» Stored data
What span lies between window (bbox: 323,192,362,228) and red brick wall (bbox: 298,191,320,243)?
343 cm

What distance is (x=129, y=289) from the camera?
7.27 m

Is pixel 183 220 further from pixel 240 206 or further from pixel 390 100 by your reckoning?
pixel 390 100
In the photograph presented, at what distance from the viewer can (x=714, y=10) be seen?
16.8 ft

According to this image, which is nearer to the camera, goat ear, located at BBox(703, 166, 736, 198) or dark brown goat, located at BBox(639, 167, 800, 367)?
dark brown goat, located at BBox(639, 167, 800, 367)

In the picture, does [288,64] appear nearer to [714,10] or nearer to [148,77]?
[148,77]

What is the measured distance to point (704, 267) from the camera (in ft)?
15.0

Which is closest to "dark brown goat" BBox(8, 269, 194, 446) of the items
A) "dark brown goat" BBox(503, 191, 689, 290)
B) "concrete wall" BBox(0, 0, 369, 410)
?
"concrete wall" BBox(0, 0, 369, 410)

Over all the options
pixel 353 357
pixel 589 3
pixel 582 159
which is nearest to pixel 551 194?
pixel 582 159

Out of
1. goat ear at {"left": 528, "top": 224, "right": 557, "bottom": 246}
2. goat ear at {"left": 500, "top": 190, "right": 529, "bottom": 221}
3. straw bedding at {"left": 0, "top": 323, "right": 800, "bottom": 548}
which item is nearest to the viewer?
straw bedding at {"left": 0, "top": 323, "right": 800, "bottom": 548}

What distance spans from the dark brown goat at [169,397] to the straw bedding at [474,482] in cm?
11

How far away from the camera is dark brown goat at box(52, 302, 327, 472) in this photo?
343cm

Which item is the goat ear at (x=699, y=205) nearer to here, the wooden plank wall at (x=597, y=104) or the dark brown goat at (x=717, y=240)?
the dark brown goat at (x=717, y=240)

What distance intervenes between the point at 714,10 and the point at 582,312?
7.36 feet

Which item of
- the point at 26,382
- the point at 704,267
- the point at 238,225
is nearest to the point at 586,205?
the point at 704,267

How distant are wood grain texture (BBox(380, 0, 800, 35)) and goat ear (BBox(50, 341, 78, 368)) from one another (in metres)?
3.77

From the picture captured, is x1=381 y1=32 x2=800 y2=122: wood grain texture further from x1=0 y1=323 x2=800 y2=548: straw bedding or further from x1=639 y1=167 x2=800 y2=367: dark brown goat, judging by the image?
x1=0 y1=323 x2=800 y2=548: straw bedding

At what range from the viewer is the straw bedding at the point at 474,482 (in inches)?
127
* * *
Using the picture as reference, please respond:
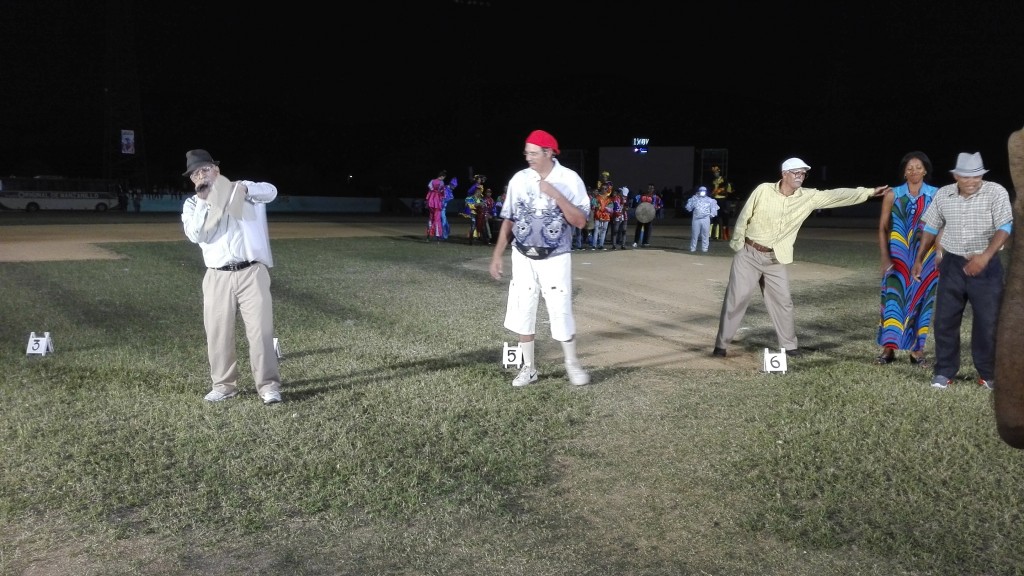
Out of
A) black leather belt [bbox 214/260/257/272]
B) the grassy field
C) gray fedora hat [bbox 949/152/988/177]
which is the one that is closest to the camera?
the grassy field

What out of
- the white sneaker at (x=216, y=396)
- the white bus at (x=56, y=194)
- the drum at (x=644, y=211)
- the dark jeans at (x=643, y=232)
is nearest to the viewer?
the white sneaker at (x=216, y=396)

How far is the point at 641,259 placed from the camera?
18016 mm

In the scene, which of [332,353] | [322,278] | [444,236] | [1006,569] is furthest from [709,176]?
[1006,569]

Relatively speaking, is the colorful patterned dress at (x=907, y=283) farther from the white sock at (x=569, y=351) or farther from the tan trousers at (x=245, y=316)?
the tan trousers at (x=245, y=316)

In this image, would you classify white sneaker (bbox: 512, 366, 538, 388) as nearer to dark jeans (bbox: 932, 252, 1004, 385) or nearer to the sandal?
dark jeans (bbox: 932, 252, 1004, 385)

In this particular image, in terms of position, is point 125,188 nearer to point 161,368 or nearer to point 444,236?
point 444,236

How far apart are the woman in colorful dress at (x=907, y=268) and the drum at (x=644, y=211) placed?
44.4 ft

» What the task asks
Identify each row above that contains the word "nearest", and copy every such row in full.

» Task response
which is nearest to pixel 551 194?
which item is nearest to the viewer?
is nearest to the point at 586,205?
is nearest to the viewer?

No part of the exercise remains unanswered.